DON’T- Ask the teacher to send you current grades, missing work lists, or copies of the classroom management plan. 

These types of things are easily found by using the portal or class web pages. If, for any reason, grades or classroom expectations can’t be found, only then should you email the teacher and ask where you can access them.

DO- Send an introduction email prior to the meeting. 

This is especially helpful if last names are different, as it helps teachers connect parent to child. A simple hello, briefly mentioning how you’re looking forward to talking with them, breaks the ice. Use this as an opportunity to mention any issues you’d like to discuss with the teacher, giving them time to prep and gather work examples or behavior data for the meeting. Just remember to keep the tone light and save the conversation for the meeting.

DON’T- Send a list of questions for the teacher to answer ahead of the meeting.

Teachers are already strapped for time, but that’s even more so during conference week. They have dozens of conferences to get ready for on top of their typical duties. While it’s OK to list a few things you’d like to discuss, don’t expect the teacher to provide answers before the meeting. That’s the reason for the meeting, and conversations are always better in person, where things are less likely to be misconstrued.

DO– Ask questions and listen to answers. 

Writing a short list of questions will help guide the meeting and allow it to flow smoothly. Feel free to inquire about things like:

  • What are my child’s strengths/gifts? What areas could they improve, and what suggestions does the teacher have?
  • Whether the teacher has noticed behaviors or struggles in class that have been observed at home.
  • How can we reinforce routines/behaviors/strategies that you’re using in the classroom?
  • What are the significant milestones/objectives to prepare for this grade level?
  • What major assessments are coming this year, and how do you prepare for them?

DON’T- Ask the teacher to change their policies or make exceptions. 

Teachers don’t make rules or set expectations arbitrarily, and they enforce them equally.
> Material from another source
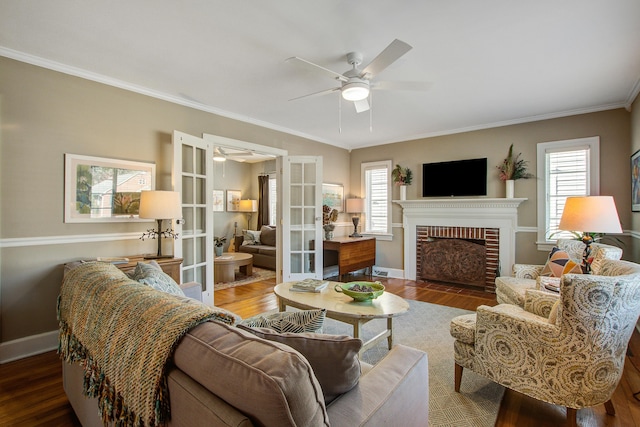 living room with a wealth of natural light, french doors, crown molding, and wood finished floors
Please don’t put the teacher in a tight spot by asking them to make an exception for your child. Regardless of their area of expertise or experience level, they have set these rules for good reason, even if you disagree with that reason. It’s good for children to understand that as they move through life, teachers, employers, and other authority figures will set differing expectations for them to follow. Rather than disregarding those expectations, teaching them how to navigate them successfully is better.